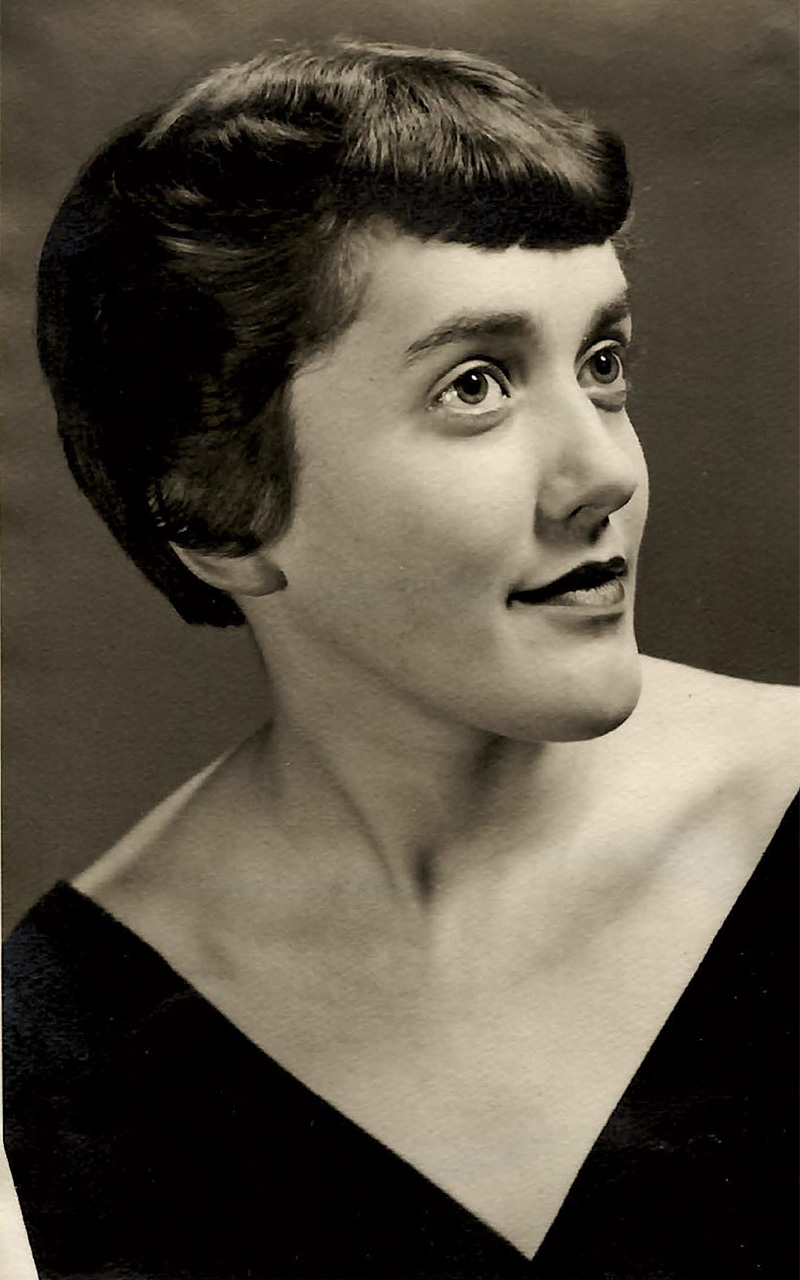 Pat Carini as a young woman in a sepia-toned portrait. She is wearing a black top with a v-shaped neckline.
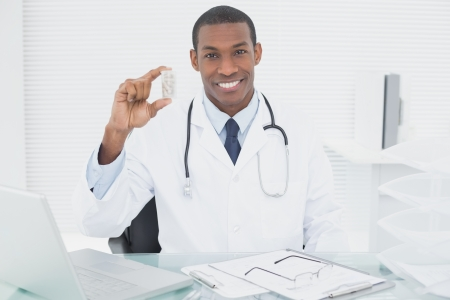 Portrait of a smiling male doctor holding a prescription bottle in medical office photo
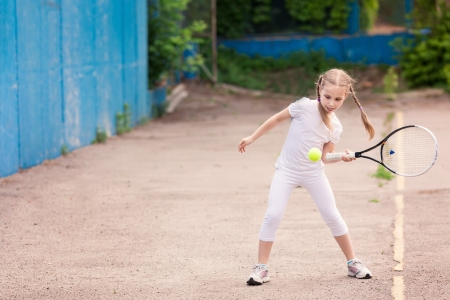 Adorable little child playing tennis with racket and a ball on tennis court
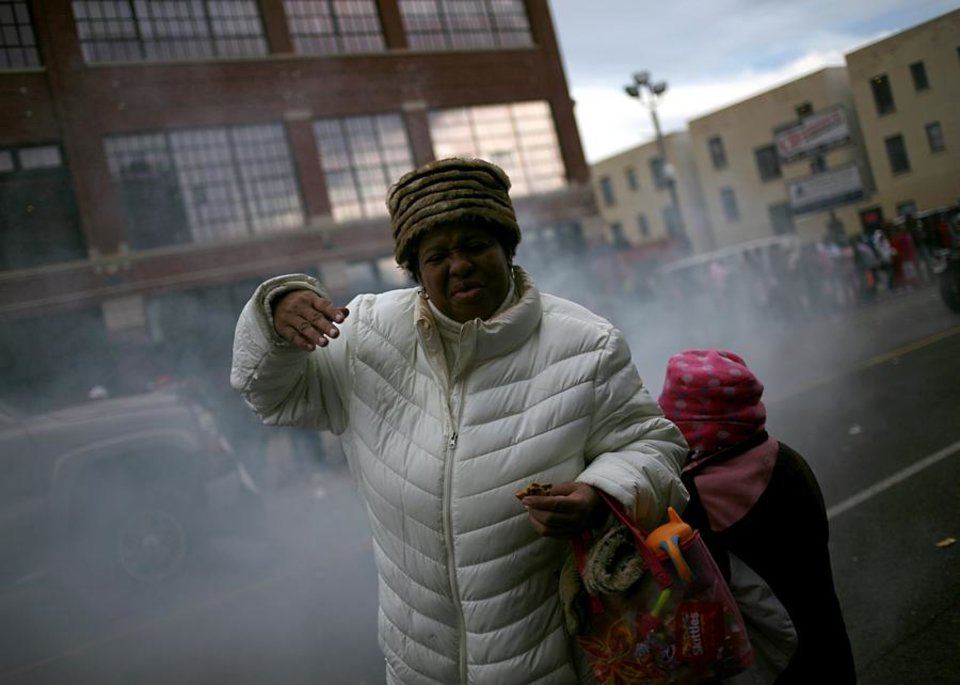 Photo -  Jennifer Birdine reacts to smoke and the smell of burning rubber as members of a motorcycle club spin their tires during the Martin Luther King Jr. Day Parade in Oklahoma City on Monday, Jan. 17, 2011. Photo by John Clanton, The Oklahoman ORG XMIT: KOD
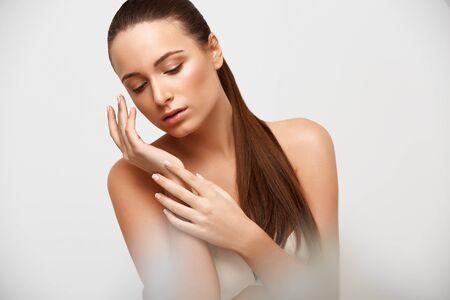 health woman: Spa Woman. Beautiful Girl Touching Her Face. Perfect Skin. Skincare. Young Skin Stock Photo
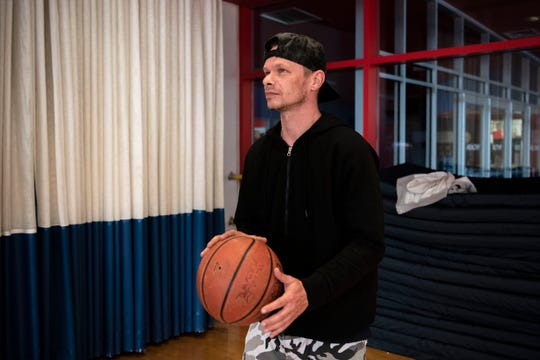 Matt Ramsey shoots hoops at Full Blast's indoor recreational center on Wednesday, April 15, 2020 in Battle Creek, Mich. Battle Creek's S.H.A.R.E. Center has converted Full Blast into temporary shelter for homeless citizens during the COVID-19 pandemic.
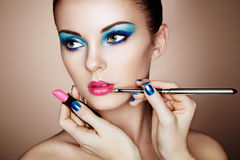Makeup artist applies lipstick Stock Images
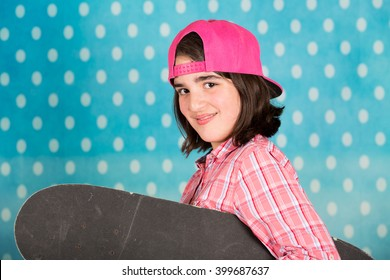 Teenage girl with skateboard with a blue background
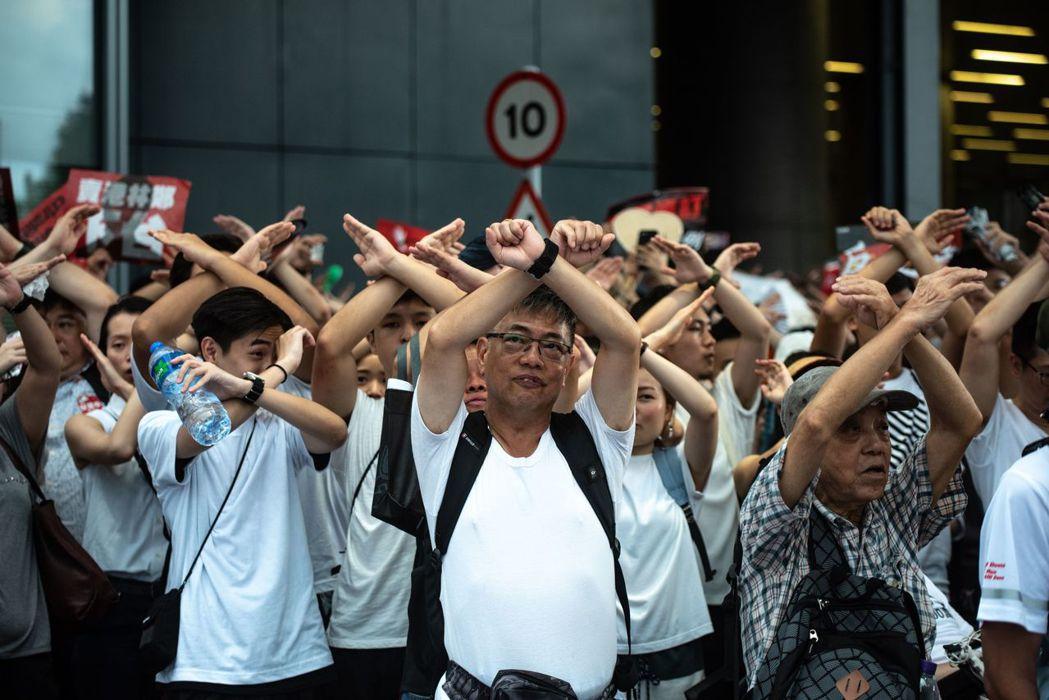 香港9日舉行「反送中」大遊行,抗議民眾皆高舉雙手比叉,代表反對修訂逃犯條例。法新...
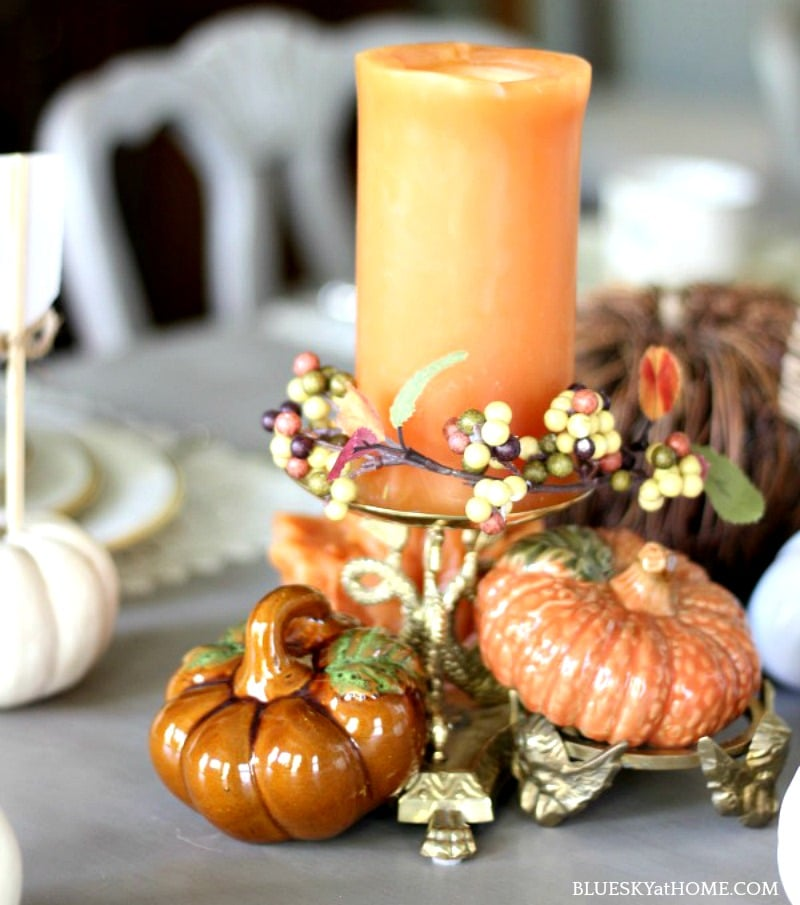 traditional autumn tablescape with orange candle and pumpkins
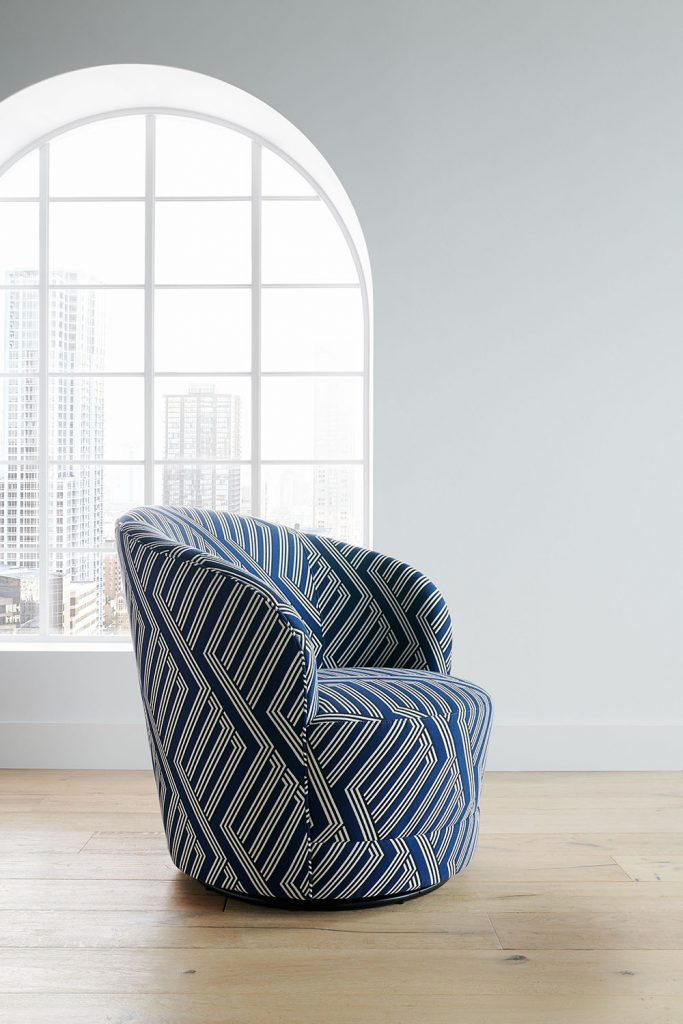 The Infiniti Swivel Chair shows off its glamorous curves in a refined fabric inspired by men's haberdashery patterns. Silky to the touch, this exclusive textile layers crisply colored ribbons to create a dramatic diamond pattern you'll find only at Crate and Barrel. Enjoy the cozy embrace of Infiniti's semi-circular tight back and snug cushion. The Infiniti Swivel Chair is a Crate and Barrel exclusive.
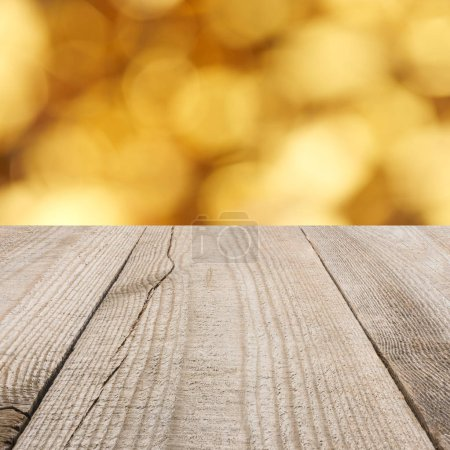 surface of beige wooden planks with blurry golden background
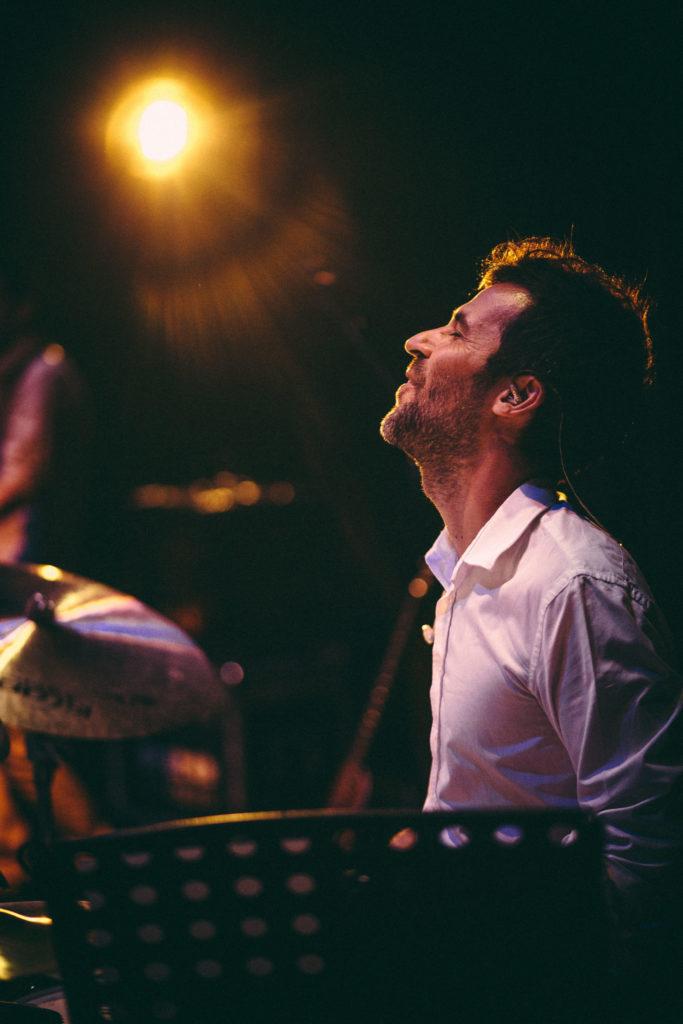 El batería Oriol Flores sonriendo mientras toca, su cabeza mira al cielo y un foco le ilumina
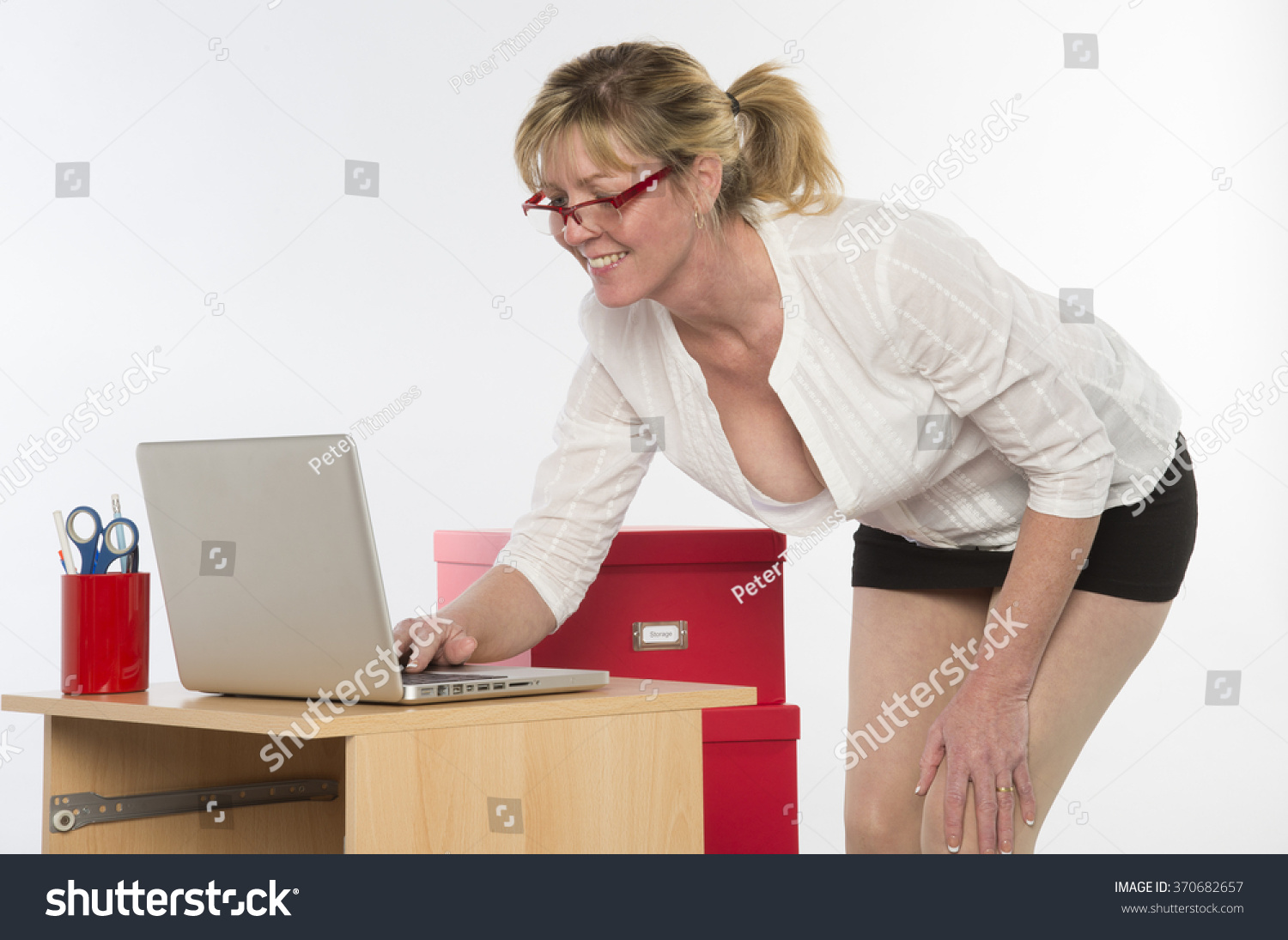 sexy secretary plunging neckline working her stock photo (royalty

________________________________________

- **What this task involves**: In the reply, every line of the material above is to be reproduced verbatim, and the images are to be left out.

- **Reply to the task**:
 Pat Carini as a young woman in a sepia-toned portrait. She is wearing a black top with a v-shaped neckline.
 Portrait of a smiling male doctor holding a prescription bottle in medical office photo
 Adorable little child playing tennis with racket and a ball on tennis court
 Photo -  Jennifer Birdine reacts to smoke and the smell of burning rubber as members of a motorcycle club spin their tires during the Martin Luther King Jr. Day Parade in Oklahoma City on Monday, Jan. 17, 2011. Photo by John Clanton, The Oklahoman ORG XMIT: KOD
 health woman: Spa Woman. Beautiful Girl Touching Her Face. Perfect Skin. Skincare. Young Skin Stock Photo
 Matt Ramsey shoots hoops at Full Blast's indoor recreational center on Wednesday, April 15, 2020 in Battle Creek, Mich. Battle Creek's S.H.A.R.E. Center has converted Full Blast into temporary shelter for homeless citizens during the COVID-19 pandemic.
Makeup artist applies lipstick Stock Images
 Teenage girl with skateboard with a blue background
 香港9日舉行「反送中」大遊行,抗議民眾皆高舉雙手比叉,代表反對修訂逃犯條例。法新...
 traditional autumn tablescape with orange candle and pumpkins
 The Infiniti Swivel Chair shows off its glamorous curves in a refined fabric inspired by men's haberdashery patterns. Silky to the touch, this exclusive textile layers crisply colored ribbons to create a dramatic diamond pattern you'll find only at Crate and Barrel. Enjoy the cozy embrace of Infiniti's semi-circular tight back and snug cushion. The Infiniti Swivel Chair is a Crate and Barrel exclusive.
 surface of beige wooden planks with blurry golden background
 El batería Oriol Flores sonriendo mientras toca, su cabeza mira al cielo y un foco le ilumina
 sexy secretary plunging neckline working her stock photo (royalty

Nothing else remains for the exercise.